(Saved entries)
▬▬▬

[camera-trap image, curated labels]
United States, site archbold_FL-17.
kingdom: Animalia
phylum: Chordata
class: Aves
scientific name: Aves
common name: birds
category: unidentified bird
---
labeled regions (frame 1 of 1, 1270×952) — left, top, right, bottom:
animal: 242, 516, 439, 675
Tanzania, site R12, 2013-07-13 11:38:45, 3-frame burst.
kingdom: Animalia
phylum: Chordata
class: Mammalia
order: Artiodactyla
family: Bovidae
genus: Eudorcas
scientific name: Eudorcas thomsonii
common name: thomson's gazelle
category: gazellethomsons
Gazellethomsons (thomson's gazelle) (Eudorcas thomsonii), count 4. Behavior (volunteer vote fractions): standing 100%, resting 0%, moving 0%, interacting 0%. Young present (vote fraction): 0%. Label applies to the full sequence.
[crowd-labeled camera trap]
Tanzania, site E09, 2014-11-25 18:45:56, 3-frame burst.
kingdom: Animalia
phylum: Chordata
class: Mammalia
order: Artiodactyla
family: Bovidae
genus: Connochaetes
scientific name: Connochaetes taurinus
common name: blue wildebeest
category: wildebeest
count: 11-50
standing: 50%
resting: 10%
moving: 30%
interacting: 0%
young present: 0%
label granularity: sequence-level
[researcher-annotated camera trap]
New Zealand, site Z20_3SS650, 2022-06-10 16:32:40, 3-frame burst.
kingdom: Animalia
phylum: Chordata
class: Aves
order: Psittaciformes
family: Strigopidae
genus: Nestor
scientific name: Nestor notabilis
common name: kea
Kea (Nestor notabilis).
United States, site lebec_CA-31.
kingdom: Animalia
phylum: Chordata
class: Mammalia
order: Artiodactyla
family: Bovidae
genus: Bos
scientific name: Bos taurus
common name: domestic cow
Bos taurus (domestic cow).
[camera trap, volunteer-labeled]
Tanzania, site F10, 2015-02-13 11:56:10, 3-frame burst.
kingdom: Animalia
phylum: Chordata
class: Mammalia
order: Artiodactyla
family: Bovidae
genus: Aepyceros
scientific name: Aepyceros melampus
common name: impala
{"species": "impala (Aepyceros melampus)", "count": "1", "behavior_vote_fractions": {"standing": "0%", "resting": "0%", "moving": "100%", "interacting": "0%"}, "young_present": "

▬▬▬

■ WHAT THIS TASK INVOLVES
Reproduce the entries above exactly, starting at their first line and finishing with the line that contains "moving: 30%".

■ ANSWER FOR THE TASK
[camera-trap image, curated labels]
United States, site archbold_FL-17.
kingdom: Animalia
phylum: Chordata
class: Aves
scientific name: Aves
common name: birds
category: unidentified bird
---
labeled regions (frame 1 of 1, 1270×952) — left, top, right, bottom:
animal: 242, 516, 439, 675
Tanzania, site R12, 2013-07-13 11:38:45, 3-frame burst.
kingdom: Animalia
phylum: Chordata
class: Mammalia
order: Artiodactyla
family: Bovidae
genus: Eudorcas
scientific name: Eudorcas thomsonii
common name: thomson's gazelle
category: gazellethomsons
Gazellethomsons (thomson's gazelle) (Eudorcas thomsonii), count 4. Behavior (volunteer vote fractions): standing 100%, resting 0%, moving 0%, interacting 0%. Young present (vote fraction): 0%. Label applies to the full sequence.
[crowd-labeled camera trap]
Tanzania, site E09, 2014-11-25 18:45:56, 3-frame burst.
kingdom: Animalia
phylum: Chordata
class: Mammalia
order: Artiodactyla
family: Bovidae
genus: Connochaetes
scientific name: Connochaetes taurinus
common name: blue wildebeest
category: wildebeest
count: 11-50
standing: 50%
resting: 10%
moving: 30%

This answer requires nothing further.